■ Set exercise ■
Rewrite the lines that run from the one containing "At what distance are" through the one containing "9.60 meters", both included, as a Markdown table with the columns Row and Line, leaving out blank lines.
■ ■ ■ ■ ■
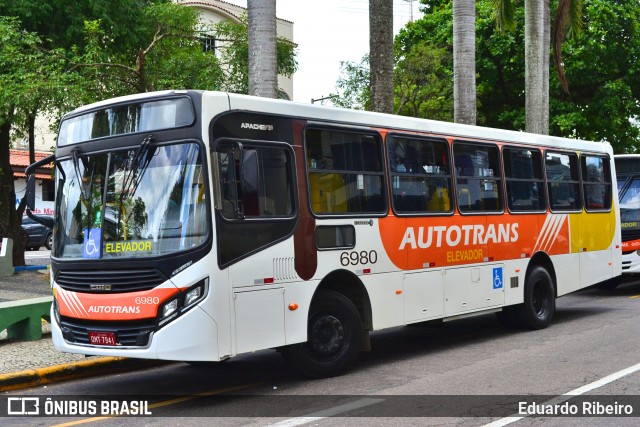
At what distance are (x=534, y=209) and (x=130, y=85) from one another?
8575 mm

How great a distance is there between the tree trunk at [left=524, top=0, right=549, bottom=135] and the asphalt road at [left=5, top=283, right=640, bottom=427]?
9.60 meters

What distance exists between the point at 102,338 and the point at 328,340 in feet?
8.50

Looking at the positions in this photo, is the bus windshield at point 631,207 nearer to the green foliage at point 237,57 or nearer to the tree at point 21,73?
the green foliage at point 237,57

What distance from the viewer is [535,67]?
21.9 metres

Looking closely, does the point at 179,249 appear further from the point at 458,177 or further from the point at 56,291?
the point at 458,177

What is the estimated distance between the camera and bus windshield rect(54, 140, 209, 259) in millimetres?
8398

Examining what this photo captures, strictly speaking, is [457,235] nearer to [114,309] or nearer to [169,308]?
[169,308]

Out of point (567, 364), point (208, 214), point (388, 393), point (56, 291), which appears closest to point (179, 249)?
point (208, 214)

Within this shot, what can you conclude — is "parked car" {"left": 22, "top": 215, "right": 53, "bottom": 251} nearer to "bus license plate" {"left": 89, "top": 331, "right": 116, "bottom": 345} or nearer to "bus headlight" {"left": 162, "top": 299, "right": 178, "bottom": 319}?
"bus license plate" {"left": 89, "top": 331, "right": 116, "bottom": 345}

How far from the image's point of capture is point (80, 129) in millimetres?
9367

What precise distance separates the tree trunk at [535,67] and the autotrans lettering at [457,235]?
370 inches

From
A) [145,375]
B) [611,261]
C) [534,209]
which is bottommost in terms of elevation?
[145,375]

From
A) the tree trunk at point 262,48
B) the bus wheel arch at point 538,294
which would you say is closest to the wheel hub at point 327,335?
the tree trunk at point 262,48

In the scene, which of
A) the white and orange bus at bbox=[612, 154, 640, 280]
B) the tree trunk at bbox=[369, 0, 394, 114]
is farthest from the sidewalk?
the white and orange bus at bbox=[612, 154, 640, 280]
■ ■ ■ ■ ■
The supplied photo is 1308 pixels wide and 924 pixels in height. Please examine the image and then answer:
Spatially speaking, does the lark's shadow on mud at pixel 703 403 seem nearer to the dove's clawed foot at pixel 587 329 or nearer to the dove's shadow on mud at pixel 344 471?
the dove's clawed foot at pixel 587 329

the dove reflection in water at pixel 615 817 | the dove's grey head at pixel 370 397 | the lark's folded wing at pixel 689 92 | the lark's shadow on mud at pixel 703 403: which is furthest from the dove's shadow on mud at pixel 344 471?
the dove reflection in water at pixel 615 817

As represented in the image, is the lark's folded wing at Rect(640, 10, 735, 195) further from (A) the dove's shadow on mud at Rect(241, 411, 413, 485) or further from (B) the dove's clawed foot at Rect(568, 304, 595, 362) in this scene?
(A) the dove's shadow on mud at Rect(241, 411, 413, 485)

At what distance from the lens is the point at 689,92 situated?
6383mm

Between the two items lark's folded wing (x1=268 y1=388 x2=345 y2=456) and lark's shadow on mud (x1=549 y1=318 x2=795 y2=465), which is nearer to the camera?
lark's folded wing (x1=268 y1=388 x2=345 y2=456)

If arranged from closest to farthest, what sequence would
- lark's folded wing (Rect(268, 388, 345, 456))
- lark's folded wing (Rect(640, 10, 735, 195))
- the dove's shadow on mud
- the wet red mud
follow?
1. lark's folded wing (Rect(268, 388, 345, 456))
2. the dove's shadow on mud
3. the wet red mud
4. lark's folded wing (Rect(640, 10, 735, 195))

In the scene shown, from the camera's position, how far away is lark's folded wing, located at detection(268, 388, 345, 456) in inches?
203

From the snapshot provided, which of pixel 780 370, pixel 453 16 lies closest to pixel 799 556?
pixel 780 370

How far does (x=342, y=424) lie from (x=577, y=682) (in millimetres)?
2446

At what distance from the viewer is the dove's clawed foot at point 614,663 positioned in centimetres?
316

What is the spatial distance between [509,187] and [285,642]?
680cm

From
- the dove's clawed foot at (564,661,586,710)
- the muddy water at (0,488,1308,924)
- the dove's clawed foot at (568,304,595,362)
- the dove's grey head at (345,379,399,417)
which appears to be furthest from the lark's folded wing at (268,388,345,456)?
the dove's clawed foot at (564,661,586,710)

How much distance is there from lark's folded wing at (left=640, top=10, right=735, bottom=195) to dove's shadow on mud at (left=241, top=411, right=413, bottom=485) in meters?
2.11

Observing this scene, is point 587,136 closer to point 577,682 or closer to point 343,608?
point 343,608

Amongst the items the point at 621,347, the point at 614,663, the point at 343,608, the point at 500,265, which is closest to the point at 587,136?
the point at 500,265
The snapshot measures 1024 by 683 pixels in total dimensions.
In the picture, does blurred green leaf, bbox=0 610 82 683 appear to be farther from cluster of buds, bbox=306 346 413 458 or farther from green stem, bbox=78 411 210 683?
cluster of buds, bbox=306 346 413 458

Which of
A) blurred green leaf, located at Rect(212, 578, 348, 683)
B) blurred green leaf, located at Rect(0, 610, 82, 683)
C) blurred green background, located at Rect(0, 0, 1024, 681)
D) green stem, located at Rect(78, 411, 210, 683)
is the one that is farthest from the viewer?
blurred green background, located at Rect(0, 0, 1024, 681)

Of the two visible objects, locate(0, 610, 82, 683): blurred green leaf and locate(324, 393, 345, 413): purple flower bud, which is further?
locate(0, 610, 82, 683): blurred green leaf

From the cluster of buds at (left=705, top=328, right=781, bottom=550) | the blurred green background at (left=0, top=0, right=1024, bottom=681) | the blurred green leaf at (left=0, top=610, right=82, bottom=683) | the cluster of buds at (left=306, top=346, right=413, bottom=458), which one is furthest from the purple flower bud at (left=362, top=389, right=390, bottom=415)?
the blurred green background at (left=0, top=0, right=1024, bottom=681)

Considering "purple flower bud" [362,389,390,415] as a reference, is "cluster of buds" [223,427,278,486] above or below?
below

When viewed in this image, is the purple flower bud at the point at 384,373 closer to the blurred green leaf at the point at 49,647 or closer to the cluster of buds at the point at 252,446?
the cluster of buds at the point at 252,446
■ ■ ■ ■ ■
■ Result for this exercise ■
| Row | Line |
|---|---|
| 1 | At what distance are (x=534, y=209) and (x=130, y=85) from one another? |
| 2 | 8575 mm |
| 3 | How great a distance is there between the tree trunk at [left=524, top=0, right=549, bottom=135] and the asphalt road at [left=5, top=283, right=640, bottom=427]? |
| 4 | 9.60 meters |